> **Fragment strony**
• • • •
Forum Stowarzyszenia
administrator
Naprawdę, jeden z moich ukochanych seriali. Śliczny i taki warszawski... Swoje niedoróbki jednakże posiada. Właśnie w tle słyszę pierwszy odcinek - jak Basia podaje Koniosrajowi adres: Złota 25.
Nic nie napiszę. Kto chce, niech szuka (na pl Komuchonistycznych Defilad). Według scenariusza, budynek stał jeszcze chyba w latach siedemdziesiątych... Łomatko. Się załamałem. Poproszę o (bardzo) dużą wódkę.
Offline
Użytkownik
Pozwolisz, ze sie dolacze. Dom to serial, ktory uwielbiam, jak slysze muzyke przewodnia to gdzies tam w srodku az dreszcz mnie przechodzi, tak samo dziala na mnie muzyka przewodnia z Polskich Drog i Kolumbow. Wydawaloby by sie ze to tylko seriale, ale np ustawienie sobie muzyki z nich jako dzwonka w komorce nie wiem dlaczego ale kojarzy mi sie z profanacja, ale to tylko moje bardzo subiektywne odczucie...
I najbardziej poruszajaca mnie scena sposrod polskich seriali to 8 odcinek Polskich Drog, kiedy Kuraś, któremu zmarła córka Bożenka, przyjmuje na wychowanie wnuczkę starego Żyda Sommera.
Offline
Użytkownik
To ja nawiążę do Kolumbów. Od kilku miesięcy marzyłam o tym żeby zdobyć ten serial. Udało się - zapewne niektórzy wiedzą dzięki komu - jeszcze raz ogromne podziękowania dla Grzesia .
W ciągu piętnastu godzin obejrzałam ten serial trzykrotnie!! i jestem pod jego ogromnym wrazeniem. Muzyka przewodnia chodzi za mną od kilku dni. I wszystko byłoby bez skazy gdyby nie to że jeden z bohaterów mimo iż ginie - mam na myśli "Malutkiego" w kolejnych scenach pojawia się jakby nigdy nic dalej walcząc na ulicach Starego Miasta i wraz z pozostałymi przebija się do Śródmieścia. Oczywiście można to zrzucic na karb tego że się czepiam albo mam zwidy bo nie przetarłam dobrze wspomagaczy oczu - czytaj okularów - ale fakt że zdarzają się takie nie doróbki trochę mnie drażni
Offline
administrator
Muszę całkiem na spokojnie przyznać, że wczorajsze odkrycie w Domu po prostu mnie zaszokowało. Jak można było coś takiego tam umieścić? Jeden z autorów scenariusza to rodowity warszawiak, drugi mieszkał w Warszawie od końca lat czterdziestych. Pierwsza seria kończy się (podaję za moją ulubioną witryną na literę "w") w roku 1967 - i dom zlokalizowany tuż obok Pałacu Stalina w dalszym ciągu ma się dobrze - o wiele później zresztą, w dalszych częściach, także. Serialu mi to na pewno nie obrzydzi, ale gwoli prawdy będę musiał pokazywać wnukom - i piętnować - dziadostwo, którego się tam dopuszczono. Szkoda.
• • • •
> **Zadanie do wykonania 1**
Wybierz z wykazu i przepisz każdy wiersz zawierający słowo „list”. Wielkość liter ma znaczenie.
> **Zadanie do wykonania 2**
Rozwiń dyskusję o serialach, dopisując jej dalszy ciąg od ostatniego zdania.
Dyskusja o serialach nie ma żadnego związku z wykazem.

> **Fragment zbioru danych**
• • • •
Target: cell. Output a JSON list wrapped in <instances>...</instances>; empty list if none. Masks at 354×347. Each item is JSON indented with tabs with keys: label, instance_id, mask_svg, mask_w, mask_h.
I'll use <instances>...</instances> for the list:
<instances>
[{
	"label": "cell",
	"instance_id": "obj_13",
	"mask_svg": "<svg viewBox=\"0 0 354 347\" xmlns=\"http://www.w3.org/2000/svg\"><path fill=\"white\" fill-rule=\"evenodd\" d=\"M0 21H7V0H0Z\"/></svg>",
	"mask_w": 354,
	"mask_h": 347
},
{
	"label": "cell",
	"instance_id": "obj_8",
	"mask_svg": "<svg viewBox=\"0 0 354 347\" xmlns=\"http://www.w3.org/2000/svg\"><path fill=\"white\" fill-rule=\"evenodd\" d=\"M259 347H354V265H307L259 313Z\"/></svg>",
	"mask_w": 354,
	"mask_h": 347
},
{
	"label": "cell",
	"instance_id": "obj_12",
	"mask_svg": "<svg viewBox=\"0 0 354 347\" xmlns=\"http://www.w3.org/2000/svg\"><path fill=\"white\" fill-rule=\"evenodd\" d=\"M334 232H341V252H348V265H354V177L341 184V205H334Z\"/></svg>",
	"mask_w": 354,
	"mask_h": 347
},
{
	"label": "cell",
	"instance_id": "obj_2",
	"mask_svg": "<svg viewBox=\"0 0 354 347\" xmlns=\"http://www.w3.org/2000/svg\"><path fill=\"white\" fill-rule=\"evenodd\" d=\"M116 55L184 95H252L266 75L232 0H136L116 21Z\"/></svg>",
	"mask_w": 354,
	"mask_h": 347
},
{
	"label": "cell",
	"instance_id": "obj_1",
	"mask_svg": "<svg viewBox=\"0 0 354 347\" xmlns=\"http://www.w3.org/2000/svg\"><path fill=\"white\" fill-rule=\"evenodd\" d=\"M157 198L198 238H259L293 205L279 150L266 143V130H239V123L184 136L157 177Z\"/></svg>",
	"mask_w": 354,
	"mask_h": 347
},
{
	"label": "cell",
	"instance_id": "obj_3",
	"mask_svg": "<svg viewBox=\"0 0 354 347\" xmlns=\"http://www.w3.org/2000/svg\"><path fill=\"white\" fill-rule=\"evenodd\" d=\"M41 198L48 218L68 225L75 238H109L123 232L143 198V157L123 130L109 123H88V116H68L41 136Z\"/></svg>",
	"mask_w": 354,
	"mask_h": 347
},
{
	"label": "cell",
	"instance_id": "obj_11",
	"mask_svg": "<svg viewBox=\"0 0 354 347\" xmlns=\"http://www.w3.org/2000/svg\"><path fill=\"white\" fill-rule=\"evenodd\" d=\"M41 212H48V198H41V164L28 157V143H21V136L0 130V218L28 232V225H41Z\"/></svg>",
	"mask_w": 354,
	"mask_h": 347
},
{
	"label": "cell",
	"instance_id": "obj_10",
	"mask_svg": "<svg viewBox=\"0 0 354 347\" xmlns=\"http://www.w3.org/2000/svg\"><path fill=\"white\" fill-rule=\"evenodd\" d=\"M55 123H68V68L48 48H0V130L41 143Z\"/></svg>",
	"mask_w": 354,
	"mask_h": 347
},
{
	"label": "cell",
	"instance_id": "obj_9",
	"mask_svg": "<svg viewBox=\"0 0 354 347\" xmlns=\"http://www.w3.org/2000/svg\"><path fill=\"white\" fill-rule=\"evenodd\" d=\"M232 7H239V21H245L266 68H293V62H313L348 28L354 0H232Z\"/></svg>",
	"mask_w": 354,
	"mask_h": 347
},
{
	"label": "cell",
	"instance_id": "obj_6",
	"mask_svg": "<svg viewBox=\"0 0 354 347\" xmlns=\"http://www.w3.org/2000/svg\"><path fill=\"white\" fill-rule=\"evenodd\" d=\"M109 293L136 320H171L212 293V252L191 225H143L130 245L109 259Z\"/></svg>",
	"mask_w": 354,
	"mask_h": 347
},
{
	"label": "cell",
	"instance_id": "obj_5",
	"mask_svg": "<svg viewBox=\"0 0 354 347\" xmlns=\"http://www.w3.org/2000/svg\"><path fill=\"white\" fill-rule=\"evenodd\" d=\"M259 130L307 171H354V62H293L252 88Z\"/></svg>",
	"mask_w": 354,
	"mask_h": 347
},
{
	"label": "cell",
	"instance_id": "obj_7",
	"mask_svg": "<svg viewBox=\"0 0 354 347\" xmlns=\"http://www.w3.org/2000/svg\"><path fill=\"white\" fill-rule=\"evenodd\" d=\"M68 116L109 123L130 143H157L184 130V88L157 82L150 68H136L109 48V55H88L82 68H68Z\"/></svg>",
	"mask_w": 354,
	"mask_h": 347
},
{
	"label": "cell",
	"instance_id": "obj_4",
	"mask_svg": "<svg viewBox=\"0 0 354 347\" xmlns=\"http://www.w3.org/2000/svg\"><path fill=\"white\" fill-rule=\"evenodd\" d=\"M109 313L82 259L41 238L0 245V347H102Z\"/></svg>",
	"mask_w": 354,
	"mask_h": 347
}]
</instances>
• • • •
> **Odpowiedź pisemna 1**
Target: cell. Output a JSON list wrapped in <instances>...</instances>; empty list if none. Masks at 354×347. Each item is JSON indented with tabs with keys: label, instance_id, mask_svg, mask_w, mask_h.
I'll use <instances>...</instances> for the list:

> **Odpowiedź pisemna 2**
Offline
administrator
Jeszcze trochę od rzeczy, ale chociaż historycznie.
maryjan napisał:
Kuraś (...) przyjmuje na wychowanie wnuczkę starego Żyda Sommera.
Sommera grał, jak pamiętamy, znakomity - zresztą jeden z moich ulubionych - Włodzimierz Boruński, ocalony z warszawskiego getta. Jakoś ostatnio wciąż przelatuje mi przed oczami taki fragment notatki:
Boruński gra "Pod Fontanną". Choruje, jest w nędzy. Wiera organizuje poranek, by zebrać pieniądze dla niego. Szpilman odmawia bezpłatnego udziału, zazdrosny o Boruńskiego. (Sztafeta oszczerców, Wiera Gran (Grynberg), Paryż 1980 s. 21)
Tak, to ten Boruński - i ten Szpilman. A kawiarnia "Pod Fontanną" mieściła się na Lesznie 13.
Offline
Użytkownik
Wydaje mi się, że to jednak nie ten Boruński...O nim (Włodzimierzu) wiem tylko, że w czasie wojny był w II Armii LWP i brał udział w forsowaniu Nysy. No i że był kuzynem Tuwima (zależnie od zdjęcia wyraźnie widać podobieństwo). Nie wiem czy był w getcie. Co do jego filmów to pozwolę sobie przypomnieć genialną "Mrzonkę" Janusza Majewskiego, według opowiadania Słonimskiego, chyba ostatni film Boruńskiego. Jako że tłumaczył po wojnie z rosyjskiego i był w LWP zawsze myślałem, że spędził wojnę w Rosji...ale to domysły.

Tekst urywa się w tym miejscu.